Dejó el dinero sobre la mesa, y salí tras él. Aparcado a media manzana de allí estaba el mismo Buick destartalado que nos había seguido a la casa de Tante Marie, con el rótulo policía de servicio escrito a mano y pegado con cinta adhesiva sobre el salpicadero. Bajo una de las varillas del limpiaparabrisas se agitaba una multa de aparcamiento.
– ¡Mierda! -exclamó Morphy a la vez que arrojaba la multa a un cubo de basura-. Aquí ya nadie respeta la ley.
Fuimos en coche hasta el complejo de viviendas de protección oficial Desire, un inhóspito paisaje urbano donde los jóvenes negros holgazaneaban en solares llenos de desechos o jugaban a los aros con desgana en patios alambrados. Las manzanas formadas por casas de dos plantas parecían barracones, alineados en calles con nombres que parecían chistes malos, como Piedad, Abundancia y Humanidad. Estacionamos cerca de una licorería, protegida como una fortaleza, y los jóvenes de alrededor se escabulleron al oler a policía. Incluso allí la característica calva de Morphy era, por lo visto, reconocida al instante.
– ¿Conoces bien Nueva Orleans? -preguntó Morphy al cabo de un rato.
– No -contesté.
Bajo su jersey de lanilla, se veía el bulto de la pistola. Tenía las manos encallecidas de agarrar barras de pesas, e incluso sus dedos eran musculosos. Cuando movía la cabeza, los músculos y los tendones sobresalían de su cuello como serpientes deslizándose bajo su piel.
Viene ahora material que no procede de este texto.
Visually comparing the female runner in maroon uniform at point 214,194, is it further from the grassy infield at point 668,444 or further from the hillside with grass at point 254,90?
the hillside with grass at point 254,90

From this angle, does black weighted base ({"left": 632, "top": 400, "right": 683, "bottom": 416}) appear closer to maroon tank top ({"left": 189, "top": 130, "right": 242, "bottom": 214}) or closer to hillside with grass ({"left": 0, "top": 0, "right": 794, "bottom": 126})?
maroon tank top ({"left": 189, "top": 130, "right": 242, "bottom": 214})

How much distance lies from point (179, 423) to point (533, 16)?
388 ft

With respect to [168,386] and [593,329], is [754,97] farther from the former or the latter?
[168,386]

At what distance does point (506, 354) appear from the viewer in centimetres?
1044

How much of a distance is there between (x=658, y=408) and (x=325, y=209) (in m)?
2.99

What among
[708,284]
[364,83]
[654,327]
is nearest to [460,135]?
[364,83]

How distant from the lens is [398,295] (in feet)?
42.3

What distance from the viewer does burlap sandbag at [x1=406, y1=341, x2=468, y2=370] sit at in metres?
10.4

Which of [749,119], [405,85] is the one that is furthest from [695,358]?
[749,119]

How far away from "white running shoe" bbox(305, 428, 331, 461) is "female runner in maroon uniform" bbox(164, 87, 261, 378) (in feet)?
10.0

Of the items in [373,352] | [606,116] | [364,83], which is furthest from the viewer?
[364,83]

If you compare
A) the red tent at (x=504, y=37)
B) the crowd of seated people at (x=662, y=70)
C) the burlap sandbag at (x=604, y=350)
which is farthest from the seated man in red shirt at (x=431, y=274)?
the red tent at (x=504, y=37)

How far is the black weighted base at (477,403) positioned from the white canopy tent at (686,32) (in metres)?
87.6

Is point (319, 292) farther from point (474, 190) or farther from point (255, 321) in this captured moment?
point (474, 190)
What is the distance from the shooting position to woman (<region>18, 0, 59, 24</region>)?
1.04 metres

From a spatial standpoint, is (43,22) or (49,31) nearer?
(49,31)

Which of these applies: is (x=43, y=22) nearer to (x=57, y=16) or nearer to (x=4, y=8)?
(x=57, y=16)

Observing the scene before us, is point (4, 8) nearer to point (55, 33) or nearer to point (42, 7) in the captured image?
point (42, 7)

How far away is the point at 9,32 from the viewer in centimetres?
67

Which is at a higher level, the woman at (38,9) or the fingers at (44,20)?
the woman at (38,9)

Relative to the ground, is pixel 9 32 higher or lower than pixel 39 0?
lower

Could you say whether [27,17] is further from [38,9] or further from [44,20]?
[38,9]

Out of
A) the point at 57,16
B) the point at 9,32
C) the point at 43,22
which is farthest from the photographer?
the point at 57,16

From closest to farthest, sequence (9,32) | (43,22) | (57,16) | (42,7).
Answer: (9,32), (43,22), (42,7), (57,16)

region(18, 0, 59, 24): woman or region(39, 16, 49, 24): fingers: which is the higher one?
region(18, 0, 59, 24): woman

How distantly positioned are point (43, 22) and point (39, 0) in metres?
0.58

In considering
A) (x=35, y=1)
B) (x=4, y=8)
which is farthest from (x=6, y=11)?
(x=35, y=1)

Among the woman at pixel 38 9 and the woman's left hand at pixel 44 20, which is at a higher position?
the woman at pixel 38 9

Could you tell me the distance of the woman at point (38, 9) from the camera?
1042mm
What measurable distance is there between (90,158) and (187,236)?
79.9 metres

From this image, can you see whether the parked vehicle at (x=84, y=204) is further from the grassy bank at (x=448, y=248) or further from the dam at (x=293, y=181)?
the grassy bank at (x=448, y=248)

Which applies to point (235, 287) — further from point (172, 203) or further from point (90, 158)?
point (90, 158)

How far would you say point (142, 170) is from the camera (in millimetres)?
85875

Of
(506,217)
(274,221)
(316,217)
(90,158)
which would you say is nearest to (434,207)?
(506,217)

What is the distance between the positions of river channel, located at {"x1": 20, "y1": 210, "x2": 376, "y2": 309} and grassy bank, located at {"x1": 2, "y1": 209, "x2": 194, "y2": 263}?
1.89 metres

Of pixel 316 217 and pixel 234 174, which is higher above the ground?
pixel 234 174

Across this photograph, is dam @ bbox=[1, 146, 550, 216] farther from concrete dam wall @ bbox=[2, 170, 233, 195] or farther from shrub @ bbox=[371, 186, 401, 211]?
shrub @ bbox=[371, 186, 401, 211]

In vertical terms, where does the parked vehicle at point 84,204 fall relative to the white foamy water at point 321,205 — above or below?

A diferencia de la mayoría de los culturistas, Morphy transmitía una sensación de peligro contenido, y de que aquellos músculos no eran sólo para exhibirlos. Yo sabía que había matado a un hombre en un bar de Monroe, un chulo que había disparado contra una de sus chicas y contra el cliente que estaba con ella en la habitación de un hotel de Lafayette. El chulo, un criollo de cien kilos llamado Le Mort Rouge, le había clavado a Morphy una botella rota en el pecho y luego; había intentado estrangularlo en el suelo. Morphy, tras asestar varios puñetazos en la cara y el cuerpo a su agresor, había conseguido por fin agarrarlo por el cuello, y los dos permanecieron así, uno en manos del otro, hasta que algo estalló en la cabeza de Le Mort y cayó de costado contra la barra. Cuando llegó la ambulancia, ya estaba muerto.
Había sido una pelea limpia, pero, sentado junto a Morphy en el coche, me acordé de Luther Bordelon. Éste era un matón, de eso no cabía duda. Sus agresiones se remontaban a sus tiempos de delincuente juvenil y se sospechaba que había violado a una joven turista australiana. La chica había sido incapaz de identificar a Bordelon en una rueda de reconocimiento y no habían quedado pruebas físicas del violador en el cuerpo de la víctima, porque había utilizado un condón y la había obligado después a lavarse el pubis con una botella de agua mineral, pero al Departamento de Policía de Nueva Orleans le constaba que había sido Bordelon. A veces las cosas son así.